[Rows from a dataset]
○ ○ ○ ○ ○

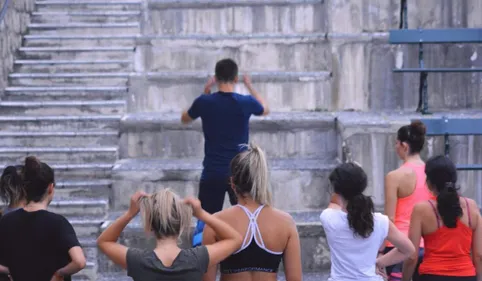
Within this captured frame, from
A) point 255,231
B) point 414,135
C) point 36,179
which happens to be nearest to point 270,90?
point 414,135

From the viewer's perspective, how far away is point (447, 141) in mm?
8906

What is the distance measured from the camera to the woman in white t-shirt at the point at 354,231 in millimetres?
5344

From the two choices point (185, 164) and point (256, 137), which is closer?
point (185, 164)

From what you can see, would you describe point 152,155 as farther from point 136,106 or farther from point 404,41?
point 404,41

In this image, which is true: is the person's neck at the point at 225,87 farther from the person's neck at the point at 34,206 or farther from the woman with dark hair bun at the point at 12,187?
the person's neck at the point at 34,206

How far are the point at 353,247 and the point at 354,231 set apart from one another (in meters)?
0.10

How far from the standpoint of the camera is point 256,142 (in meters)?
10.1

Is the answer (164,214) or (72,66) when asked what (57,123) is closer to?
(72,66)

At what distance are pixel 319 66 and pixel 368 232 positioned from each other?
582 centimetres

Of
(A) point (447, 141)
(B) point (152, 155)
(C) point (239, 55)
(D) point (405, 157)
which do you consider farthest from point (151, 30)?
(D) point (405, 157)

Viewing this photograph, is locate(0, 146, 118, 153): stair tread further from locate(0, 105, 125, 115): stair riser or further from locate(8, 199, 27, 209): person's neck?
locate(8, 199, 27, 209): person's neck

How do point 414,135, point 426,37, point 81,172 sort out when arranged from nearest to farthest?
point 414,135
point 81,172
point 426,37

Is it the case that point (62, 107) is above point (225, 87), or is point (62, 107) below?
below

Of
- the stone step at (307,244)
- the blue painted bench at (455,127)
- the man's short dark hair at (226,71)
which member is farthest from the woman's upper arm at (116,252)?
the blue painted bench at (455,127)
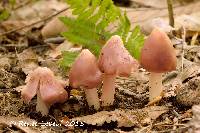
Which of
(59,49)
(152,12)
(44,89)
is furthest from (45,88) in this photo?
(152,12)

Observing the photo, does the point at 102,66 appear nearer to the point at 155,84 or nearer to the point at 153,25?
the point at 155,84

○ ○ ○ ○ ○

Aim
Copy the rows above word for word, starting at the line that contains "Viewing this photograph, is" and continuing through the last row, including both of those lines. Leave out the pictures.

Correct answer
Viewing this photograph, is locate(0, 146, 118, 153): stair tread further from locate(0, 105, 125, 115): stair riser or further from locate(8, 199, 27, 209): person's neck?
locate(8, 199, 27, 209): person's neck

How do point 414,135, point 426,37, point 81,172 sort out when arranged from nearest to farthest?
point 414,135
point 81,172
point 426,37

Is it the case that point (62, 107) is above point (225, 87), or is point (62, 107) below?
below

Of
- the stone step at (307,244)
- the blue painted bench at (455,127)
- the man's short dark hair at (226,71)
which member is farthest from the woman's upper arm at (116,252)?
the blue painted bench at (455,127)
Which of
(59,49)
(152,12)
(44,89)
is furthest from (45,88) in this photo?
(152,12)

Observing the photo, does the point at 102,66 appear nearer to the point at 155,84 or nearer to the point at 153,25?
the point at 155,84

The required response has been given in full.